Brian M Lee 1 Bethany A Buck-Koehntop Maria A Martinez-Yamout H Jane Dyson Peter E Wright
Affiliations

Affiliation

  • 1 Department of Molecular Biology and Skaggs Institute for Chemical Biology, The Scripps Research Institute, 10550 North Torrey Pines Road, La Jolla, CA 92037, USA.
Abstract

Churchill is a zinc-containing protein that is involved in neural induction during embryogenesis. At the time of its discovery, it was thought on the basis of sequence alignment to contain two zinc fingers of the C4 type.
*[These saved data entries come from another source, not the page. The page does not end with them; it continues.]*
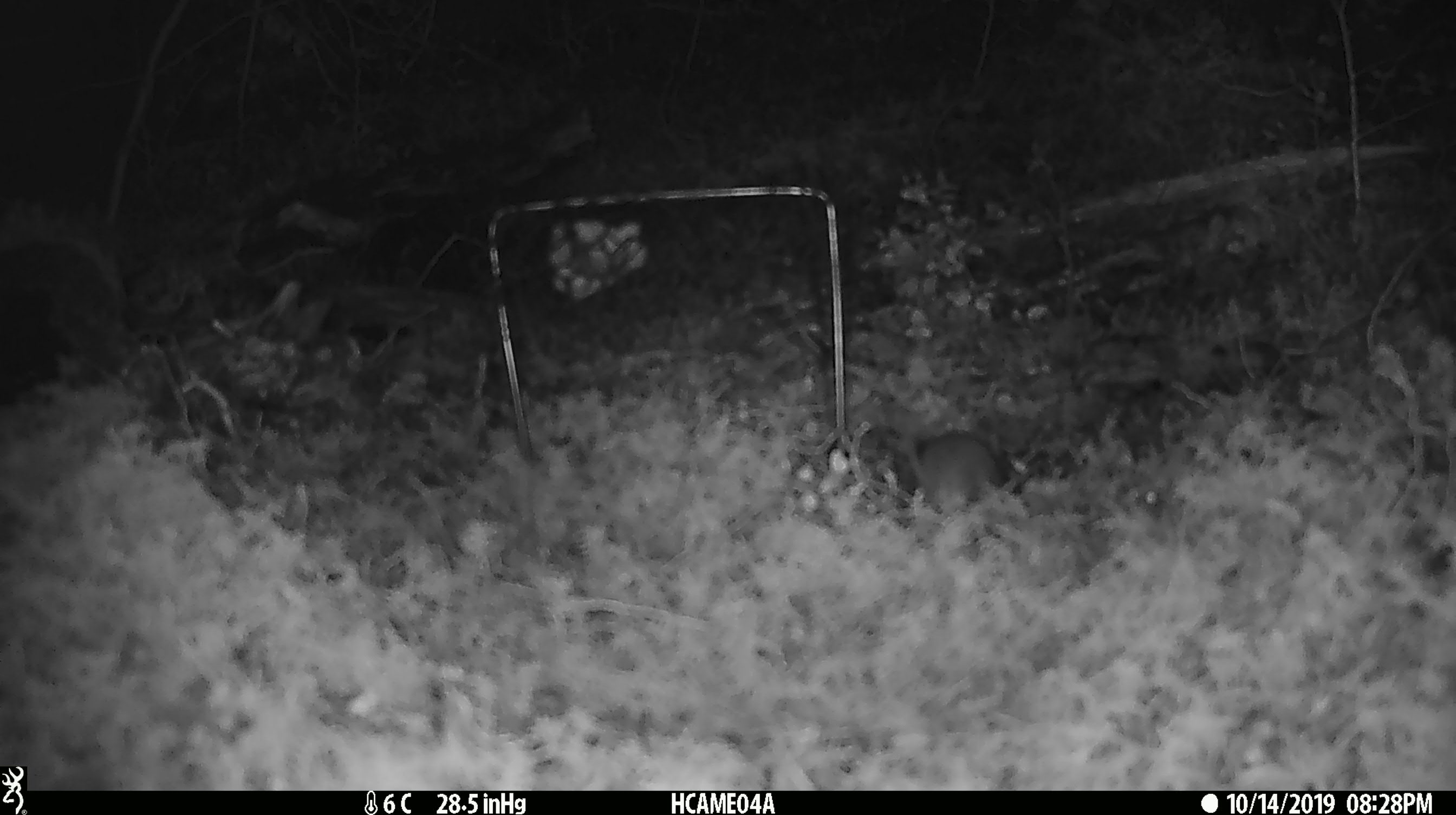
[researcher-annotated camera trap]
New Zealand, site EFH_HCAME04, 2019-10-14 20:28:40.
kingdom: Animalia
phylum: Chordata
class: Mammalia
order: Rodentia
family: Muridae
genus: Mus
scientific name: Mus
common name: mouse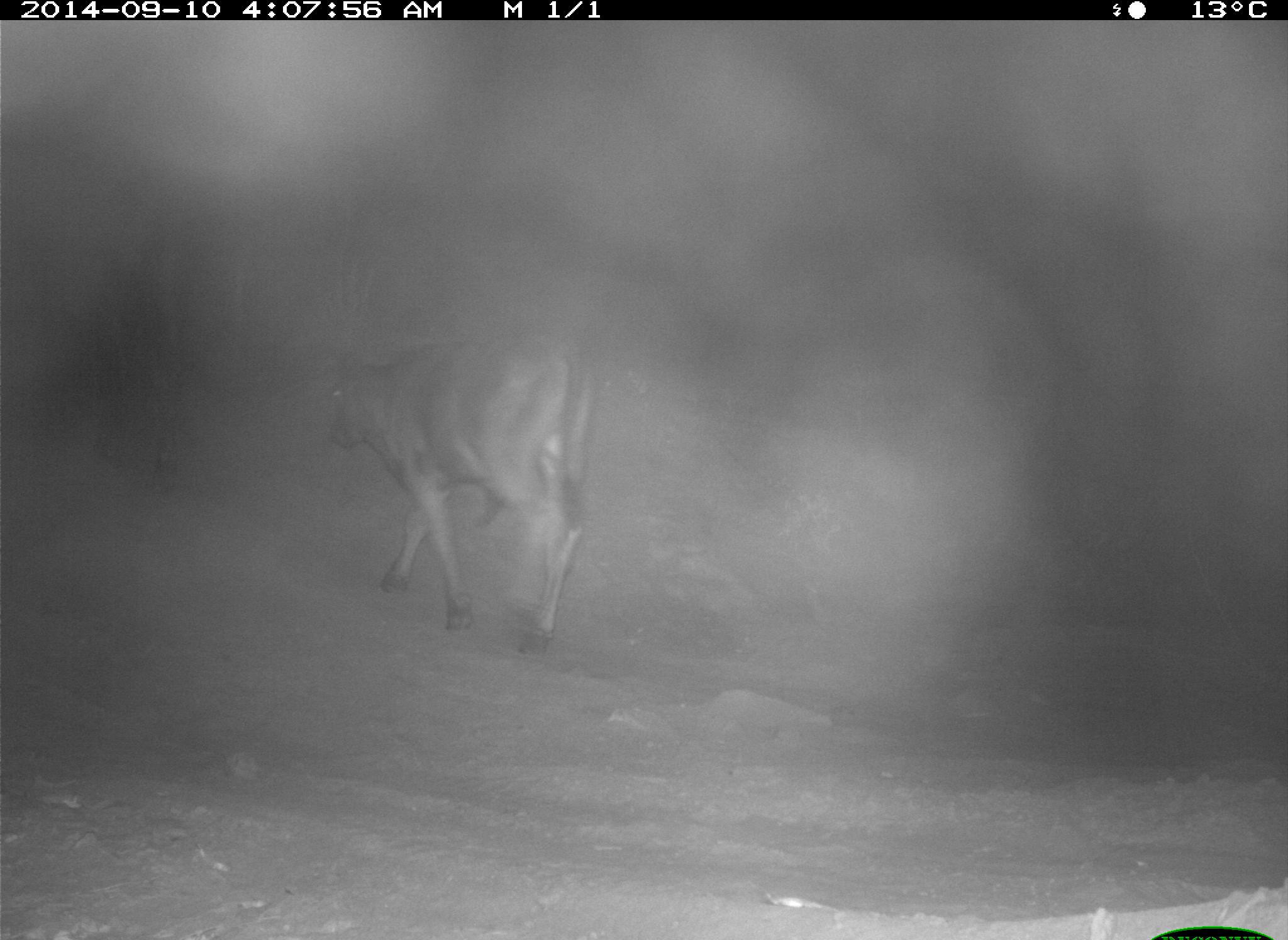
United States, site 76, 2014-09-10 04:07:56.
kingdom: Animalia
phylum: Chordata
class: Mammalia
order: Artiodactyla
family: Bovidae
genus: Bos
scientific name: Bos taurus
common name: cow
Cow (Bos taurus).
Further, binding of an N-terminal GST-Churchill fusion protein to a particular DNA sequence was demonstrated by immunoprecipitation selection assay, suggesting that Churchill may function as a transcriptional regulator by sequence-specific DNA binding. We show by NMR solution structure determination that, far from containing canonical C4 zinc fingers, the protein contains three bound zinc ions in novel coordination sites, including an unusual binuclear zinc cluster. The secondary structure of Churchill is also unusual, consisting of a highly solvent-exposed single-layer beta-sheet. Hydrogen-deuterium exchange and backbone relaxation measurements reveal that Churchill is unusually dynamic on a number of time scales, with the exception of regions surrounding the zinc coordinating sites, which serve to stabilize the otherwise unstructured N terminus and the single-layer beta-sheet. No binding of Churchill to the previously identified DNA sequence could be detected, and extensive searches using DNA sequence selection techniques could find no other DNA sequence that was bound by Churchill. Since the N-terminal Amino acids of Churchill form part of the zinc-binding motif, the addition of a fusion protein at the N terminus causes loss of zinc and unfolding of Churchill. This observation most likely explains the published DNA-binding results, which would arise due to non-specific interaction of the unfolded protein in the immunoprecipitation selection assay. Since Churchill does not appear to bind DNA, we suggest that it may function in embryogenesis as a protein-interaction factor.